表皮生长因子受体(EGFR)阳性的非小细胞肺癌(NSCLC)是一种动态疾病,随着时间推移以及在不同疾病部位,亚克隆基因突变的积累会导致肿瘤进展和对酪氨酸激酶抑制剂(TKIs)产生耐药性。例如,EGFR T790M的出现与对吉非替尼、厄洛替尼和阿法替尼的耐药性相关,而EGFR C797S会导致奥希替尼失去活性。作为放射组学和液体活检的敏感技术具有监测肿瘤异质性的巨大潜力,因为它们都是微创的,易于操作,并且可以在患者随访期间重复进行,能够提取有价值的信息。然而,迄今为止,尚无治疗期间将液体活检与放射组学相关联的报道病例。

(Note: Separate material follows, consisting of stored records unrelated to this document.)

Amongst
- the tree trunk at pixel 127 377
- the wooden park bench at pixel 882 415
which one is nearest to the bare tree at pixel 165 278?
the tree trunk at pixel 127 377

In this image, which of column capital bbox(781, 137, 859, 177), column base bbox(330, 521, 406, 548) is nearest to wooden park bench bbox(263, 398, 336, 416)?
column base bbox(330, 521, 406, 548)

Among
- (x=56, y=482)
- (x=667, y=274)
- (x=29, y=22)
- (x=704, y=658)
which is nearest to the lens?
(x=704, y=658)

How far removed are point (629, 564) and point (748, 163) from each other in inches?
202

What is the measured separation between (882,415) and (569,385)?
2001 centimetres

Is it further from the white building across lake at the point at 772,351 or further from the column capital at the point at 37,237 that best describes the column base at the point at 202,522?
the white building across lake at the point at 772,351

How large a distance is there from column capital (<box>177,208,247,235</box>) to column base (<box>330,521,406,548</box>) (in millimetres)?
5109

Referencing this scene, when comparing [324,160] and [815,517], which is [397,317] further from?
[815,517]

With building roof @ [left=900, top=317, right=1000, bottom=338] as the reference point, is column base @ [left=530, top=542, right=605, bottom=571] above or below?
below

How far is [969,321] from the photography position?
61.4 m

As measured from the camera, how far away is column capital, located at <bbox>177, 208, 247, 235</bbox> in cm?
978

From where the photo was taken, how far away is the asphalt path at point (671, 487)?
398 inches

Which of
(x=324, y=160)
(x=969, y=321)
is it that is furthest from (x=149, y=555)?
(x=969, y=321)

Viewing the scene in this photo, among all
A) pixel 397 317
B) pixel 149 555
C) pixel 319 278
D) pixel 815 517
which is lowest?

在本病例系列中,7例转移性EGFR阳性NSCLC患者在靶向治疗期间接受了监测。通过数字液滴聚合酶链反应(ddPCR)分析血浆来源的游离DNA(cfDNA),同时使用经过验证的LifeX®软件对计算机断层扫描(CT)图像进行放射组学分析。将cfDNA中EGFR突变的动态变化与放射组学特征的动态变化进行比较。然后,对于每个EGFR突变,将放射组学特征定义为最具预测性特征的总和,并根据其在最小绝对收缩和选择算子(LASSO)模型中的相应回归系数进行加权。计算受试者工作特征(ROC)曲线以评估其诊断性能。通过ROC分析证实,这些特征在预测EGFR突变的存在方面表现出良好的性能(R = 0.447,p <0.001;EGFR激活突变R = 0.301,p = 0.003;T790M为R = 0.354,p = 0.001;激活加耐药突变为R = 0.354,p = 0.001)。
据我们所知,这些是首批突出显示一种潜在有前景的策略的病例,该策略用于检测克隆异质性并最终识别治疗期间有进展风险的患者。放射组学和液体活检共同作用,可以检测新突变的出现,从而提示新的治疗管理方法。